Above the TV three portraits are arranged in an arc: Nelson Mandela, Martin Luther King, Jr., and Malcolm X.
Jarvis, his mother explains, was her "knee-baby boy," the second youngest in a family of five siblings. When he was born at Jackson Memorial Hospital on August 16, 1983, his father, Robert Lee James, was living with the family in an apartment on NW Twelfth Avenue and 58th Street.
"[Robert] was a nice person, but he had the temper, too, just like Jarvis," she comments. Hilbert met James when she was sixteen years old. "We got along well. He always helped with the children, he would take them to the park, walk them, and feed them. Back then he worked in construction."

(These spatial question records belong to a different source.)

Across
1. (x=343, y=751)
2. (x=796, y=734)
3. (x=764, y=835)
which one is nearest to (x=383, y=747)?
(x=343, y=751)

James was a spottily employed brick mason. During the 1983 holiday season he was unemployed and anxious. "He started saying there wasn't enough money in the house and he wanted to get the kids presents," Hilbert recalls. On November 21 at 2:00 p.m., James held a gun to the head of New York tourist Humberto Perez in a parking garage at SE First Street and Second Avenue. James, along with his brother Ralph, took $500 in cash and $9200 in jewelry from Perez, then fled in the tourist's rented Lincoln. Ralph drove. Fifteen minutes later, when two Miami police officers spotted the car and gave chase, Robert James popped up out of the passenger side window and fired two shots into the police car's windshield. Neither officer was injured.
On December 8 police tracked down Robert James and arrested him. Several months later, after a jury found him guilty of armed robbery and attempted murder, James sent Judge David Gersten an anguished letter. Despite the misspellings and obvious attempt to explain his violent actions, it communicated the despair of a failed father. James asked to see his family before the sentencing. Eva was still recovering from complications after giving birth to Jarvis, who had seizures as a newborn.
"It's a medical ferlo I'm asking you for. Eva lost one baby, and Jarvis almost kill her. I am sorry for firing at the officers, but I pannic. I am sorry.... I wont to tell my son that what I did was wrong and him know he can do better. So please judge can I have this ferlo so I can have some time before you give me time? Please," he wrote.
The medical furlough was denied. Judge Gersten sentenced James to twenty years in prison; his brother Ralph got seven years.
"Jarvis only seen his daddy two or three times before he went to prison," Hilbert recounts.
In 1987 James died of AIDS-related pneumonia in the clinic of the North Florida Reception Center in Lake Butler, north of Gainesville. At age 34 he was buried in the prison cemetery. "I didn't have no money to send for the body," Hilbert intones quietly, almost guiltily.